Elle se retrouve souvent à assumer des responsabilités difficiles, et est en proie à d’énormes hésitations. Elle est par exemple très affectée d’avoir provoqué la destruction d’une ville du Roi Rouge, pleurant quand elle se rend compte que les villageois la haïssent.

Shuri quant à lui a eu une enfance difficile, mais a rapidement montré des dispositions particulières. Il est initialement très brutal, n’hésitant pas à tuer ou faire tuer ses opposants, tout en faisant des grandes choses pour le peuple dont une partie l’admire. Mais il est très attaché à ses rares amis, comme Shidō, et pleure sincèrement sa mort. C’est sa rencontre avec Sarasa qui va le changer, et réduire sa part brutale.

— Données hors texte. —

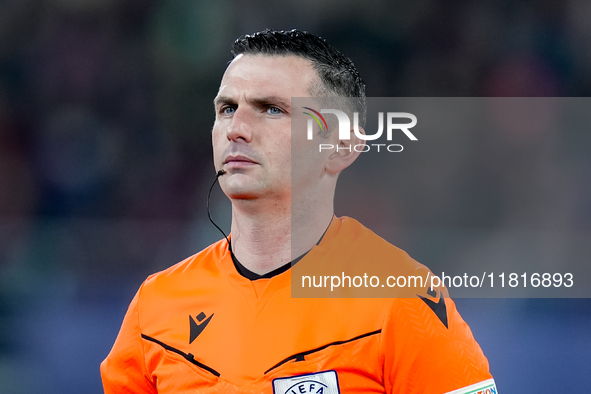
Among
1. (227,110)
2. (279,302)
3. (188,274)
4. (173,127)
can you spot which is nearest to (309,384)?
(279,302)

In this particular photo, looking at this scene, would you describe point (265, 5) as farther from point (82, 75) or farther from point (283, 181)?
point (283, 181)

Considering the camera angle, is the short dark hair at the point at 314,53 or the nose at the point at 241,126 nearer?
the nose at the point at 241,126

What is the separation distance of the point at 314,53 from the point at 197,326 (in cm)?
99

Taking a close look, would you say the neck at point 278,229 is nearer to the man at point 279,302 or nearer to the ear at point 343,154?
the man at point 279,302

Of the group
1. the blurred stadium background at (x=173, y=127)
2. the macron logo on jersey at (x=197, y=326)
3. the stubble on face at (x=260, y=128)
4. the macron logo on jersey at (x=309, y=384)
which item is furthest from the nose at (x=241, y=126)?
the blurred stadium background at (x=173, y=127)

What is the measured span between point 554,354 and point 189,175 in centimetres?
361

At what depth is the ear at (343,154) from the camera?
1.83 meters

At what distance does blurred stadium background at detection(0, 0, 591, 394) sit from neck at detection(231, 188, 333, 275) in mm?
2832

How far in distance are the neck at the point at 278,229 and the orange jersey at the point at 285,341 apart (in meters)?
0.05

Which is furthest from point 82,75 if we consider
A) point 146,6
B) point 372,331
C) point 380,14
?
point 372,331

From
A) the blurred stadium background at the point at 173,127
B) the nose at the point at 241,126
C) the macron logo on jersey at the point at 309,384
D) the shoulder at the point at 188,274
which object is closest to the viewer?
the macron logo on jersey at the point at 309,384

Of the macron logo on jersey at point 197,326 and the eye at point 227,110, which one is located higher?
the eye at point 227,110

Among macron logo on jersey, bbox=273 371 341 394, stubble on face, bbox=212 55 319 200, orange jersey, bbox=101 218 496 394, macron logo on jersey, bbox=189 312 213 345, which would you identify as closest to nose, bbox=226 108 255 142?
stubble on face, bbox=212 55 319 200

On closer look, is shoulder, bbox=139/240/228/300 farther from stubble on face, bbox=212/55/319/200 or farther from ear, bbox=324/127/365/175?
ear, bbox=324/127/365/175
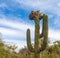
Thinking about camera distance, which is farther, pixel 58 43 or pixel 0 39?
pixel 58 43

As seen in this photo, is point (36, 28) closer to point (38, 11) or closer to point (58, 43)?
point (38, 11)

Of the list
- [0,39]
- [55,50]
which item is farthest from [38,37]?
[55,50]

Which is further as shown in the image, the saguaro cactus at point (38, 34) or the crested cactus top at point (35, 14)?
the crested cactus top at point (35, 14)

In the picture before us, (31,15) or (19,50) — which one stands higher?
(31,15)

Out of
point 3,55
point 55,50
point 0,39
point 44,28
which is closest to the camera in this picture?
point 44,28

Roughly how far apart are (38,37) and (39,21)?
3.15ft

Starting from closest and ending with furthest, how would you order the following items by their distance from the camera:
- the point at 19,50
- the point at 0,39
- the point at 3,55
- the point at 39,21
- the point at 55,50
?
the point at 39,21 < the point at 3,55 < the point at 0,39 < the point at 55,50 < the point at 19,50

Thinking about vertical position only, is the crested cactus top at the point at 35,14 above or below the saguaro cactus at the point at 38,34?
above

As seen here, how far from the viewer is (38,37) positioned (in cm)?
1331

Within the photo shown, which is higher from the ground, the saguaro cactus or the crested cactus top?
the crested cactus top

Asagi est lui aussi un personnage très intéressant. Elevé dans l’ombre d’un faux Roi Bleu, il se rapproche de Sarasa [3] pour faire chuter son frère Shuri qu’il déteste. Cependant il est au fond de lui à la recherche de sa véritable identité, bien qu’il le nie, et cherche à détruire sa famille qu’il méprise. Il s’attache progressivement à Sarasa et lui viendra en aide, et finara la tâche qu’a commencée Shuri — la destruction de la famille royale.

Bref, malgré quelques longueurs et clichés, un très bon manga qui se laisse bien lire.


[1Prix décerné tous les ans depuis 1955.

[2L’histoire principale se termine au début du volume 26, et de nombreuses histoires courtes, aussi bien dans le futur que le passé, complètent la série.

[3Il comprend rapidement qu’elle est Tatara, et aussi qu’elle aime Shuri / le Roi Rouge, alors qu’elle l’ignore encore.